● **문제 요구 사항**:
아래 항목들을 처음부터 끝까지 한 글자도 바꾸지 말고 그대로 옮겨 쓰시오.

====================

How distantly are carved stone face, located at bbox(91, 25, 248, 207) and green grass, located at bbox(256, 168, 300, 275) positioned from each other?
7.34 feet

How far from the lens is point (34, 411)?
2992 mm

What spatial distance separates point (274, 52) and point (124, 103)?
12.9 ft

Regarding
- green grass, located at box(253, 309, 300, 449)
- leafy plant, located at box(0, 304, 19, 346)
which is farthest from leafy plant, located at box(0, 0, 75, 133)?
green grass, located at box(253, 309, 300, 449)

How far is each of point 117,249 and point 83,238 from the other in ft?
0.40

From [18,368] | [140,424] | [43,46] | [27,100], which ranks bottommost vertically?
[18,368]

====================

● **아래 답안**:
How distantly are carved stone face, located at bbox(91, 25, 248, 207) and green grass, located at bbox(256, 168, 300, 275) positioned from each other?
7.34 feet

How far from the lens is point (34, 411)?
2992 mm

What spatial distance separates point (274, 52) and point (124, 103)?
12.9 ft

Regarding
- green grass, located at box(253, 309, 300, 449)
- leafy plant, located at box(0, 304, 19, 346)
which is farthest from leafy plant, located at box(0, 0, 75, 133)?
green grass, located at box(253, 309, 300, 449)

How far is each of point 117,249 and point 83,238 from the other in ft?
0.40

From [18,368] | [140,424] | [43,46] | [27,100], which ranks bottommost vertically?
[18,368]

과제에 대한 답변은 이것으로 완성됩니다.